[Begin MATERIAL PROVIDED]

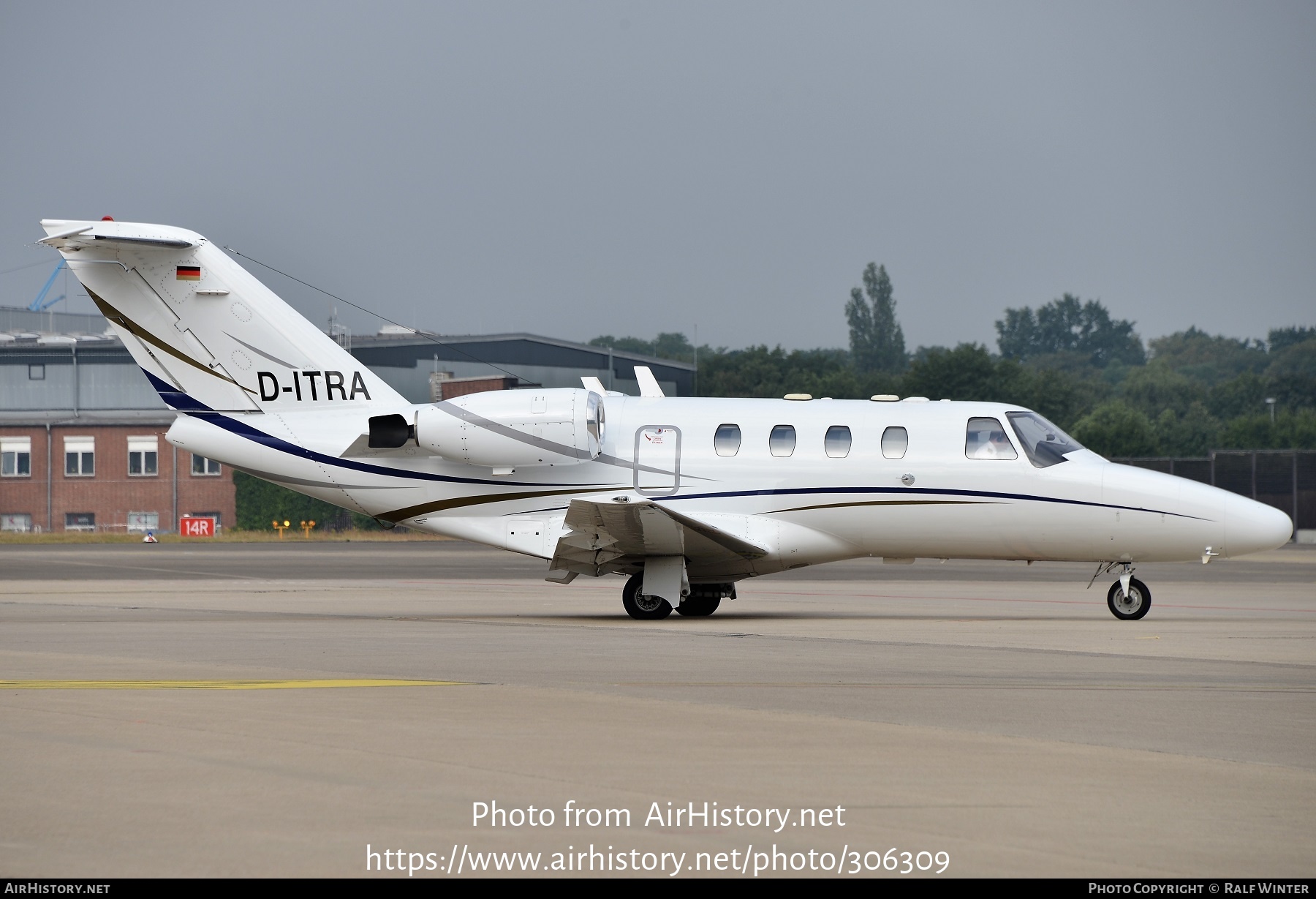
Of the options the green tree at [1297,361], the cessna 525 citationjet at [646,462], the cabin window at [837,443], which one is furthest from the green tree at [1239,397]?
the cabin window at [837,443]

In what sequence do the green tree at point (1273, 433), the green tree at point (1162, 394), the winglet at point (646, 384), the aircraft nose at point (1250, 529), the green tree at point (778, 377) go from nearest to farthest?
the aircraft nose at point (1250, 529)
the winglet at point (646, 384)
the green tree at point (1273, 433)
the green tree at point (778, 377)
the green tree at point (1162, 394)

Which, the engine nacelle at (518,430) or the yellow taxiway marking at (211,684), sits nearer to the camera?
the yellow taxiway marking at (211,684)

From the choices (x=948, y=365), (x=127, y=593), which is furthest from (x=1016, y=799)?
(x=948, y=365)

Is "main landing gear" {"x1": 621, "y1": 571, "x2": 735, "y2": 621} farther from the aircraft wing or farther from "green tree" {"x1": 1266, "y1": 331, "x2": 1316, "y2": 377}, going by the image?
"green tree" {"x1": 1266, "y1": 331, "x2": 1316, "y2": 377}

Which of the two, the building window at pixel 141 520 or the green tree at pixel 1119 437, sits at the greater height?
the green tree at pixel 1119 437

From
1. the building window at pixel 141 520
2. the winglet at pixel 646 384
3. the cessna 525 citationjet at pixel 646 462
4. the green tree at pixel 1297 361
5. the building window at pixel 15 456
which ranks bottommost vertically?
the building window at pixel 141 520

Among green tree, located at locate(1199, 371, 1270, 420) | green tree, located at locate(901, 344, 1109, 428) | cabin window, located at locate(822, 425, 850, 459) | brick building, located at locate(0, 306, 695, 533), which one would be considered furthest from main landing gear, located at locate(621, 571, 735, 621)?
green tree, located at locate(1199, 371, 1270, 420)

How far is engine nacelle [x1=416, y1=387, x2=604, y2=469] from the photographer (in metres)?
19.2

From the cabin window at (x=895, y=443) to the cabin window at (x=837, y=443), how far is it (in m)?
0.50

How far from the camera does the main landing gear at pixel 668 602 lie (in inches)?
743

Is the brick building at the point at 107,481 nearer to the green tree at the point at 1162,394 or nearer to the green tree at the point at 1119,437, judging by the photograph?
the green tree at the point at 1119,437

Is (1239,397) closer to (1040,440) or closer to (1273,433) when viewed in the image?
A: (1273,433)

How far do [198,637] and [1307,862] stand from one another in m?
12.6

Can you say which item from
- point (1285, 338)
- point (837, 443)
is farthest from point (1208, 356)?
point (837, 443)
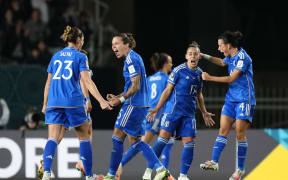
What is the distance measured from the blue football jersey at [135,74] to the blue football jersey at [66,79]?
2.43 feet

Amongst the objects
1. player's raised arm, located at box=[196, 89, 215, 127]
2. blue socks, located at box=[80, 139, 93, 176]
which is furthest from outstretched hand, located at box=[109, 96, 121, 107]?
player's raised arm, located at box=[196, 89, 215, 127]

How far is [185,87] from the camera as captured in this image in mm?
11047

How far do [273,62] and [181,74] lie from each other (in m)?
9.29

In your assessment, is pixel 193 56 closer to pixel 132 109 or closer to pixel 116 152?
pixel 132 109

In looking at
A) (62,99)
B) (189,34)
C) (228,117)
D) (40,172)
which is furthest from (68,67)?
(189,34)

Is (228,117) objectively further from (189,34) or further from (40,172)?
(189,34)

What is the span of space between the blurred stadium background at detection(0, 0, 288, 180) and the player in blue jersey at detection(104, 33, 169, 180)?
2.24 m

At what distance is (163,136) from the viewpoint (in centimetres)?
1125

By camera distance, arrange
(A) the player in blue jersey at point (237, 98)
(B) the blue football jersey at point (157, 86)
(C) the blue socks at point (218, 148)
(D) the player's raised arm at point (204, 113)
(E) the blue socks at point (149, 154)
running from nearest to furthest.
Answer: (E) the blue socks at point (149, 154), (A) the player in blue jersey at point (237, 98), (C) the blue socks at point (218, 148), (D) the player's raised arm at point (204, 113), (B) the blue football jersey at point (157, 86)

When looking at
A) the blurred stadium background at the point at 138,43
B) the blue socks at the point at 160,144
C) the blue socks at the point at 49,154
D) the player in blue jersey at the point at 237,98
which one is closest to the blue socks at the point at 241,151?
the player in blue jersey at the point at 237,98

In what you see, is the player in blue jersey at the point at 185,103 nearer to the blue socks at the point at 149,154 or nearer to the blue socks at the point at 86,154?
the blue socks at the point at 149,154

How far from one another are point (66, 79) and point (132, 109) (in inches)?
45.0

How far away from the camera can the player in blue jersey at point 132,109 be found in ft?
34.3

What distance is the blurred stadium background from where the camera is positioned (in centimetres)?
1381
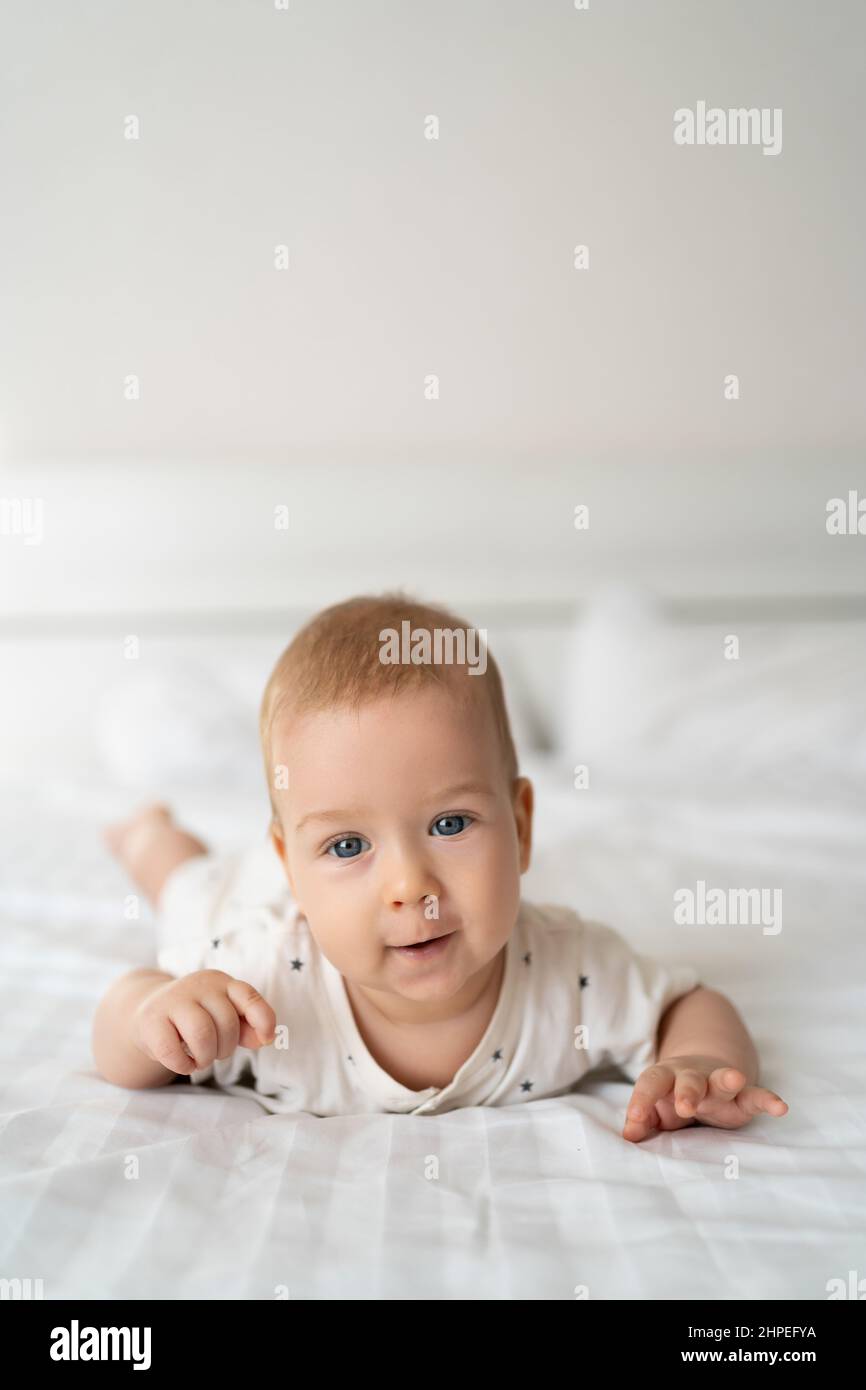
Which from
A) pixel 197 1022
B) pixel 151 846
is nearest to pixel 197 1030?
pixel 197 1022

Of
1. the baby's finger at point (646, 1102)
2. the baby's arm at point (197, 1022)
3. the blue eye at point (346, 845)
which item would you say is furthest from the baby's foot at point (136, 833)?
the baby's finger at point (646, 1102)

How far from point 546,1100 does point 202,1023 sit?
280mm

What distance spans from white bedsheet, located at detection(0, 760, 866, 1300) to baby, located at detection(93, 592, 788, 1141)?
0.04 meters

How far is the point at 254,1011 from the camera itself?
859 mm

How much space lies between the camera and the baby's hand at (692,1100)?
85cm

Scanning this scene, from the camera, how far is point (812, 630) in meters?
2.03

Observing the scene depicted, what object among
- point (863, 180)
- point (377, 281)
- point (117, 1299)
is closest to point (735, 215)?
point (863, 180)

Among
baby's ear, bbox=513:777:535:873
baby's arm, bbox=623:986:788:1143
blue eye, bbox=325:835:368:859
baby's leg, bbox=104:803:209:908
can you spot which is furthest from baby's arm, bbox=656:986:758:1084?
baby's leg, bbox=104:803:209:908

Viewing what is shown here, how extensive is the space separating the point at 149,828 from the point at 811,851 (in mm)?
830

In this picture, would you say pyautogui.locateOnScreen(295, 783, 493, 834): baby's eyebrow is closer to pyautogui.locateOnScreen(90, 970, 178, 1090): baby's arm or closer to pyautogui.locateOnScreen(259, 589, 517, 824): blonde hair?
pyautogui.locateOnScreen(259, 589, 517, 824): blonde hair

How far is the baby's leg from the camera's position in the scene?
1.42 meters
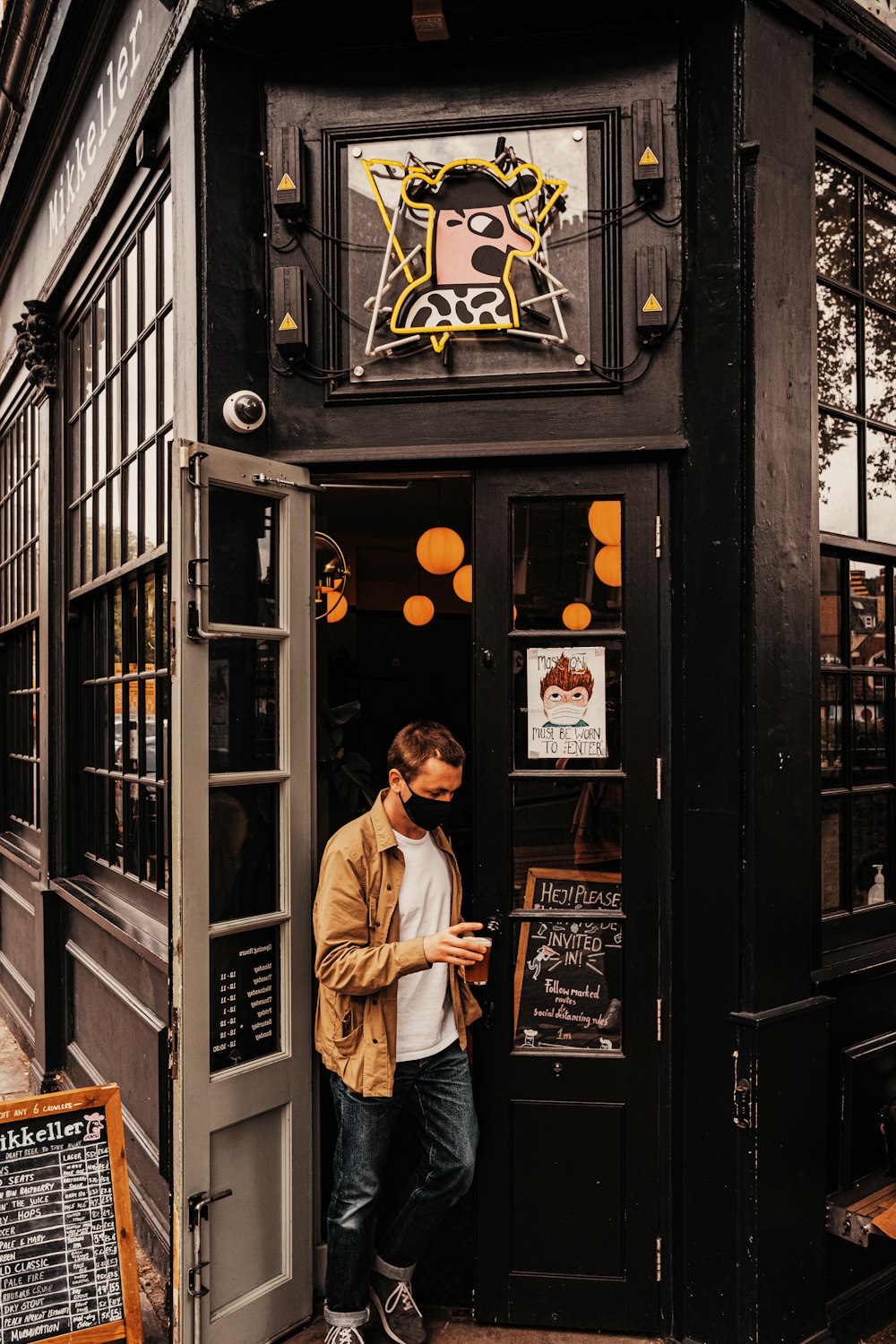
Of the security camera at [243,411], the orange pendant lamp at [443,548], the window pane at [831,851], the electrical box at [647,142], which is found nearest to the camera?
the electrical box at [647,142]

[End MATERIAL PROVIDED]

# [TASK REQUIREMENTS]
Write out again, word for word, the lines above that begin with the one containing "How far is the baby's" and run through the last line. Leave out the picture.

# [COMPLETE RESPONSE]
How far is the baby's leg from the camera's position in the scene?
1.42 meters
Of the security camera at [243,411], the orange pendant lamp at [443,548], the window pane at [831,851], the electrical box at [647,142], which is found nearest to the camera?
the electrical box at [647,142]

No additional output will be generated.